With the looming El Nino weather system threatening to deliver longer and even more frequent heatwaves, a Sydney-based project is investigating the use of lighter-coloured bitumen on roads to reduce urban temperatures by as much as 7°C.
The Cool Change Cities Project, led by sustainability expert Michael Mobbs, will build a trial “cool road” in Chippendale, NSW, to compare before and after data on its surface temperatures, and any impact these changes might have on local energy bills, public health, and on surrounding biodiversity.
According to Mobbs, a “cool road” uses pale surfaces like concrete, a resin mix like bus lanes, or pale rocks shaved to present a pale surface.
And while it might sound cosmetic, it is considered a more and more important ingredient in the effort to lower the temperatures of our cities, which have been found to exacerbate extreme heat by between 4-7°C, especially overnight.

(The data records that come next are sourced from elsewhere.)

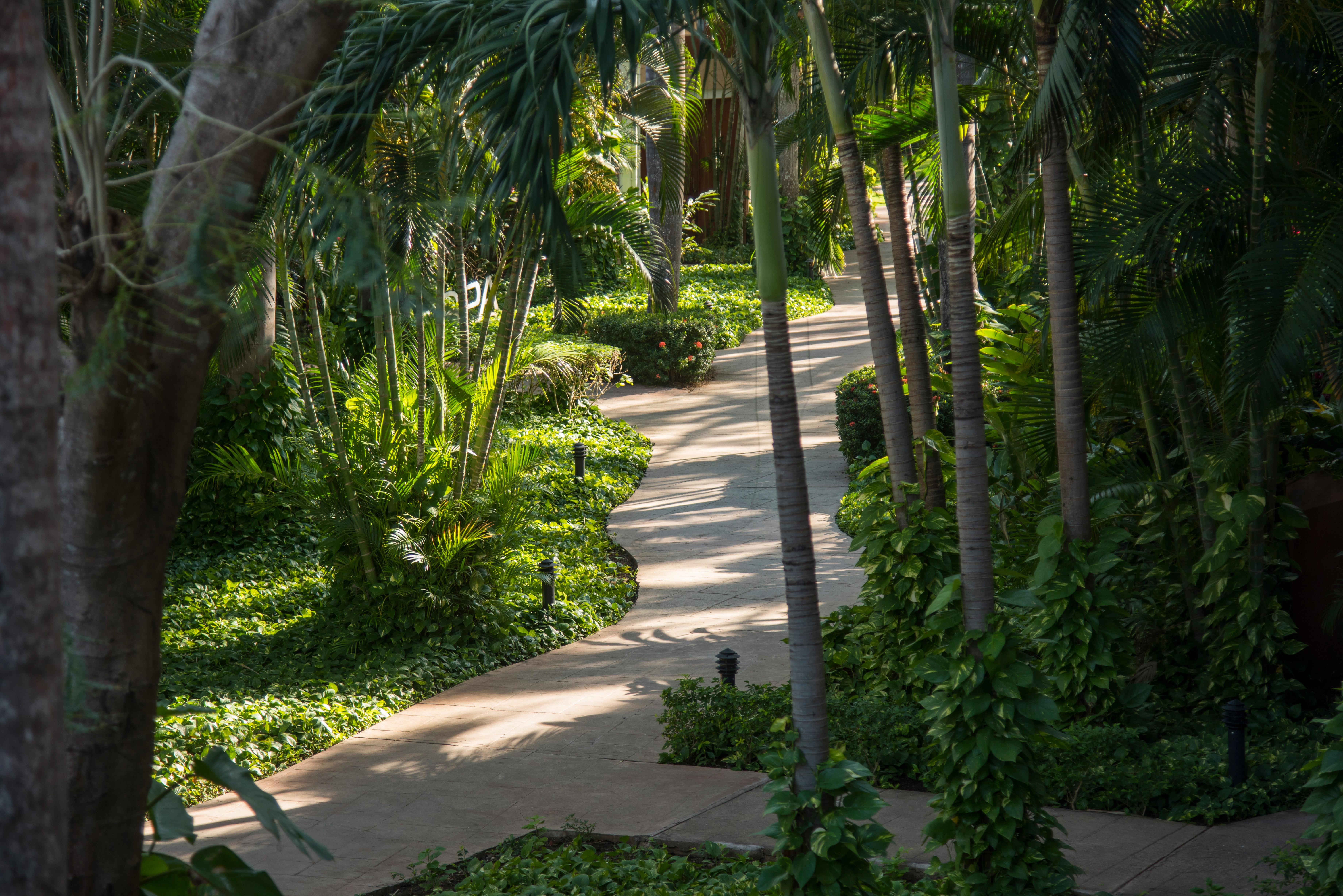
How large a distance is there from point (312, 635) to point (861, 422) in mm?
7205

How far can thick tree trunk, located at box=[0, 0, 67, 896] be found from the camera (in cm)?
186

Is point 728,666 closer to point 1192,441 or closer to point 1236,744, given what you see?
point 1236,744

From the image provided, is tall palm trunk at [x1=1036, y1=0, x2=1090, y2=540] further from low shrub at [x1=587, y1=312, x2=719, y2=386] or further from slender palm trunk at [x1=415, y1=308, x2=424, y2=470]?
low shrub at [x1=587, y1=312, x2=719, y2=386]

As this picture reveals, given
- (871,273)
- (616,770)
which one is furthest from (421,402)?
(871,273)

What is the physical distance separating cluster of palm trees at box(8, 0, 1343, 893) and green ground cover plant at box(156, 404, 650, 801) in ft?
2.56

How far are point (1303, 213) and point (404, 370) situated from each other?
22.9ft

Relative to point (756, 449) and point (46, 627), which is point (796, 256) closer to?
point (756, 449)

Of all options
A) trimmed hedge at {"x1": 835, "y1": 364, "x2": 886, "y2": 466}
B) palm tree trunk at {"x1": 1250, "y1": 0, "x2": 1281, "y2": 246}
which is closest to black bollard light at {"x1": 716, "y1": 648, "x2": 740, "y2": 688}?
palm tree trunk at {"x1": 1250, "y1": 0, "x2": 1281, "y2": 246}

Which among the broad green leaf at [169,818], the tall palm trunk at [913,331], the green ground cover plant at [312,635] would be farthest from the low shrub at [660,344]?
the broad green leaf at [169,818]

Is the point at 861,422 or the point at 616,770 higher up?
the point at 861,422

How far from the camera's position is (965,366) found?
4168 mm

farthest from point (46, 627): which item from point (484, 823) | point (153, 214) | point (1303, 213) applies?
point (1303, 213)

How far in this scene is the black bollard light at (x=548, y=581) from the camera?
876cm

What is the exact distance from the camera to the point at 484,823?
220 inches
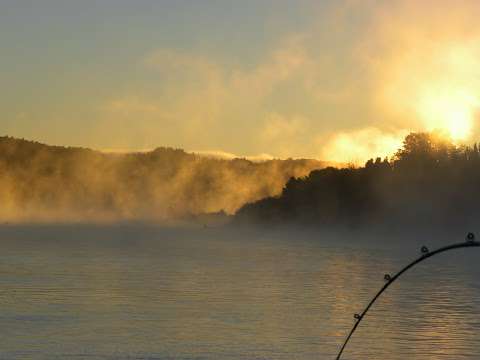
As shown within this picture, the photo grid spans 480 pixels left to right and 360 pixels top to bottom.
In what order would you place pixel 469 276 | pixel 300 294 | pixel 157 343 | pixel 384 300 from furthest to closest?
pixel 469 276 → pixel 300 294 → pixel 384 300 → pixel 157 343

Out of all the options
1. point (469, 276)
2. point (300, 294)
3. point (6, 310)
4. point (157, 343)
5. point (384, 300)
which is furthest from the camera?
point (469, 276)

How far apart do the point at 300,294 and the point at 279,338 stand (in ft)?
105

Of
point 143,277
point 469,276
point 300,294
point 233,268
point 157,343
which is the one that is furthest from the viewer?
point 233,268

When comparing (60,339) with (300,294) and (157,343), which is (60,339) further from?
(300,294)

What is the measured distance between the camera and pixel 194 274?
115m

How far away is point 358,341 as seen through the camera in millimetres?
54438

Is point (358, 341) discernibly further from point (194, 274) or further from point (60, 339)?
point (194, 274)

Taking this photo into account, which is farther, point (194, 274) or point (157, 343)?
point (194, 274)

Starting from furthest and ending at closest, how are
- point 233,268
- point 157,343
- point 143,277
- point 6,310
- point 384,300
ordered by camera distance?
point 233,268 < point 143,277 < point 384,300 < point 6,310 < point 157,343

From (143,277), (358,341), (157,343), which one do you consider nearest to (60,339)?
(157,343)

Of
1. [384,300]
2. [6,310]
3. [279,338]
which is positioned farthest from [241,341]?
[384,300]

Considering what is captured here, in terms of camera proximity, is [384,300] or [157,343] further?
[384,300]

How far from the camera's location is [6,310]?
223 feet

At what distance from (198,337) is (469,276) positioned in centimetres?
6922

Speaking on ABC’s Lateline on Monday night, Professor Liz Hanna, an environmental health expert from the Australian National University, said the use of black roads and roofs in new housing developments – surfaces that could be 30°C hotter than forecast air temperatures – made no sense in Australia’s climate.
“We drive around and shake our heads in dismay at the silliness of this, the cost of retrofitting these houses and the poor, miserable people in the future who will have high electricity bills because they’ll be forced to cool their houses artificially,” she said.

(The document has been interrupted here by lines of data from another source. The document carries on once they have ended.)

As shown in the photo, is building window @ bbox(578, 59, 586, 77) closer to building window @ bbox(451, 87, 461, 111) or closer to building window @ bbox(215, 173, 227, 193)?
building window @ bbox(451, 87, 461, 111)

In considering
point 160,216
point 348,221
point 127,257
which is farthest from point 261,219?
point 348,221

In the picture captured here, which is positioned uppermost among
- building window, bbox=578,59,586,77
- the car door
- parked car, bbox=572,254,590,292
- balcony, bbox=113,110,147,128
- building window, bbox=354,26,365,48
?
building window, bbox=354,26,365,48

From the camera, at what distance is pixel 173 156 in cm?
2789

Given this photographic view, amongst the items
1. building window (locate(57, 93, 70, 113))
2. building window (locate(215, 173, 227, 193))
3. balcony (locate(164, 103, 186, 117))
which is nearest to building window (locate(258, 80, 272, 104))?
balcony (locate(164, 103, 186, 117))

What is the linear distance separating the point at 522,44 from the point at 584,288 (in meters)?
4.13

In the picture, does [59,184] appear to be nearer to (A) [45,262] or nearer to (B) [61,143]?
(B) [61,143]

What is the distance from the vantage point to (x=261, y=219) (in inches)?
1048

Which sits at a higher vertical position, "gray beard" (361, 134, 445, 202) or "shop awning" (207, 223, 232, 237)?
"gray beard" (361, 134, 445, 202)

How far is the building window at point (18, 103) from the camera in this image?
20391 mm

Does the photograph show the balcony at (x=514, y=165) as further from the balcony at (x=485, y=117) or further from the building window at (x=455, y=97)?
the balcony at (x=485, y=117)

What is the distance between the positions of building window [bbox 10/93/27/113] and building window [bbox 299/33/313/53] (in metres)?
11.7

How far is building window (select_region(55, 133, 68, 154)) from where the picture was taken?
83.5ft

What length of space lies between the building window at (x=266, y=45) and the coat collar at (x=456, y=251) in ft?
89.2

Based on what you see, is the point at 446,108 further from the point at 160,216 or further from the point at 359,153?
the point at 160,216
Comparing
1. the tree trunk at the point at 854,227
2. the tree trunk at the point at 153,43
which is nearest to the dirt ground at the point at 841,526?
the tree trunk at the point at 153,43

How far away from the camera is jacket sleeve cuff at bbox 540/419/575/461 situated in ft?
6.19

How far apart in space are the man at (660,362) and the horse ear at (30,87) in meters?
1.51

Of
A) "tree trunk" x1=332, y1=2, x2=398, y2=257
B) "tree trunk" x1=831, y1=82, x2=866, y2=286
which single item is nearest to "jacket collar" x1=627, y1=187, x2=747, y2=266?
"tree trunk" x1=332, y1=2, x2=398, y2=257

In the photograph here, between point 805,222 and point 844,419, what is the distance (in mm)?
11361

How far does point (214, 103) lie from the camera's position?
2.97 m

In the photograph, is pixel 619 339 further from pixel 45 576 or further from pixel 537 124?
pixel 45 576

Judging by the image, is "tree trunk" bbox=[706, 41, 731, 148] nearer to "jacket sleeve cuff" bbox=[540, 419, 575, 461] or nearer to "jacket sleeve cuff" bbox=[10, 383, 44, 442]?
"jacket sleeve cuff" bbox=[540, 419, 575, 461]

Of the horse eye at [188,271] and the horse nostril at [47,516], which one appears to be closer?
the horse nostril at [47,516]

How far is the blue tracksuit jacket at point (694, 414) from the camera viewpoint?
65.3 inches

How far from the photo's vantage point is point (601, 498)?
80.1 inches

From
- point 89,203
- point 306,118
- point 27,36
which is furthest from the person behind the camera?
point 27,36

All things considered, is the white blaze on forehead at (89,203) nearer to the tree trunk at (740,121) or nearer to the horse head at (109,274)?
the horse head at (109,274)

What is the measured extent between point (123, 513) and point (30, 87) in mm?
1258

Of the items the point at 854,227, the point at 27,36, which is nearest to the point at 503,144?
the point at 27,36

Roads, in particular, which take up between 24 to 35 per cent of the landmass of our cities, are believed to have the effect of increasing the temperatures in suburbs, affecting power consumption and tree growth.
“If we are to do anything about our climate we must do something meaningful in our cities,” said Mobbs, director of the Cool Change Cities Project. My vision is to cool Australian cities by 2 degrees by 2020 by quite simply building cool roads.”
Citing an example from New York, Mobbs said a pale road retrofit costed at $58 million produced a saving in energy bills of $57 million alone. The research found a one-degree increase above 20 degrees increased energy use in the city by 3300 MW.
“Just imagine how transforming this could be for the people of Western Sydney, the Northern suburbs of Adelaide or the people in suburbs and towns in Western Australia,” he said.
“The NSW government, have been highly supportive of my vision – we’re discussing solutions for wider studies and rollout across the State. Other parts of the country are looking on with interest and we are in discussions with some corporate players who can immediately see the benefits here.”